Leonidas jumped to his feet and gave an audible scream of pain. With his survival instincts upped to the maximum, he had forgotten about the spiking pains in his legs, and his knees buckled. He glanced over his shoulder as he fell. The Iron Golem was back on its feet, and it was turning around to ready another charge at Leonidas. He got back to his feet and sprinted as fast as his crippled legs could carry him, aware of an omnipresent metallic clanging growing louder and louder behind him at an alarming rate.
Leonidas cut a sharp right-hand turn at the corner of a house and ducked into an alleyway, instantly feeling a rush of wind behind him as the Iron Golem sprinted past.

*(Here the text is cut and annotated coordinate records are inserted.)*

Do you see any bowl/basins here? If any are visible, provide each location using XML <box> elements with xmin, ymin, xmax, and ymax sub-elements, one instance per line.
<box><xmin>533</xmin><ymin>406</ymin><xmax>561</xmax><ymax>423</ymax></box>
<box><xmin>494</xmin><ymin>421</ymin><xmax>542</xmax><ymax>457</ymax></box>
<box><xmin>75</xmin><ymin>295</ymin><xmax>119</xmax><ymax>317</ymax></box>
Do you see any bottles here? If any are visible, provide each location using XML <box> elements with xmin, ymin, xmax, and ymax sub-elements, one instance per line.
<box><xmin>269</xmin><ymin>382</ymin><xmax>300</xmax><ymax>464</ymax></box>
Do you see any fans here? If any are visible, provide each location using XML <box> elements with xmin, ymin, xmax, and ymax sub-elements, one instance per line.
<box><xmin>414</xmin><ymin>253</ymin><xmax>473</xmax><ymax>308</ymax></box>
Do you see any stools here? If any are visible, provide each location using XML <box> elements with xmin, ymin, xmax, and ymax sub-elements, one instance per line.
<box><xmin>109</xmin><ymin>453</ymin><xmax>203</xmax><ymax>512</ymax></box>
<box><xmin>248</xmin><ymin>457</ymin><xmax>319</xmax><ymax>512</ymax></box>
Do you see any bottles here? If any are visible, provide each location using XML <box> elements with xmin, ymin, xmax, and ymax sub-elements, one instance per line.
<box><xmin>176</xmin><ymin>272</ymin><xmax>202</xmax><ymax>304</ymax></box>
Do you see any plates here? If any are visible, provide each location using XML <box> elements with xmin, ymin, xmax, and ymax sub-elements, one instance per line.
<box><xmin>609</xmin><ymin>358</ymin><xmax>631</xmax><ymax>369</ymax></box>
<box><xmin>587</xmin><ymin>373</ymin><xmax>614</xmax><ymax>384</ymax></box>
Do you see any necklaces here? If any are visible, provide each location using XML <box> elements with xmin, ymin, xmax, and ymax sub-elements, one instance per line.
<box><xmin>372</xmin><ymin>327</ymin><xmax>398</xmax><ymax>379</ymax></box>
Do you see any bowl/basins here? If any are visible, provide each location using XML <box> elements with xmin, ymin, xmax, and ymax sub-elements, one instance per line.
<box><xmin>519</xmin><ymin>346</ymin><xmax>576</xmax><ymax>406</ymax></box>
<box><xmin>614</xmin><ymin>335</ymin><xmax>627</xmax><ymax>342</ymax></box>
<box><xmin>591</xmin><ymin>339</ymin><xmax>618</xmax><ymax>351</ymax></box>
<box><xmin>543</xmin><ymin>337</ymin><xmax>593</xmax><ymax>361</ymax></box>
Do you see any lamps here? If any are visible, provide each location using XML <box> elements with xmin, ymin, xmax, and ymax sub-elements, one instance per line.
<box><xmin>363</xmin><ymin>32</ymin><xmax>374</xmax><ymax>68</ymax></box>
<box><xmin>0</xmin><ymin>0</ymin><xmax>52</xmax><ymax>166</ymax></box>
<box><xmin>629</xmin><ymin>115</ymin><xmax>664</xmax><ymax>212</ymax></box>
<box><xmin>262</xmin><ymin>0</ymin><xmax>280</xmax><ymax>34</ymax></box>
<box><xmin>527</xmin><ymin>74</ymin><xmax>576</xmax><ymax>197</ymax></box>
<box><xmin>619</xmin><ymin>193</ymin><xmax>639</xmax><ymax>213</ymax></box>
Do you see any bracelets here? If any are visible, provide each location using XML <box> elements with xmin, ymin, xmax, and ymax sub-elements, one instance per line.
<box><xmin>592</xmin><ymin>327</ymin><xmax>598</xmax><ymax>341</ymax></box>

He heard the scrabble of gravel on iron as the Golem attempted to reorient itself, and realized this was his chance to escape. He eyed the open desert in front of him. If he could just make it out into the dune sea, he could return tomorrow and explain his predicament to the villagers, who would tell the Iron Golem to calm down. . . .
His thought was cut off as he stumbled over a small sand pit, tumbled through the air for a moment, and face-planted. The diamond sword flew from his hand and clattered across the blocks. Leonidas gave another shout of pain. He had landed on a rock-solid surface of sandstone. The ground hit Leonidas’s body like a giant smack. The pain in his body was suddenly universal, no longer confined to just his legs.
Leonidas managed to flop over onto his back, just in time to see the Iron Golem staring at him from the top of the sand ledge. Leonidas only held the gaze of the beast for a moment before it swung its arms backward, and with an almighty leap, flew through the air, fist outstretched and headed straight for Leonidas. The reaction was instinctive. In the space of a second, he sought a way to protect himself. His eyes fell on the sword. He snatched it up and was just spinning it into a defensive block as the iron body made contact.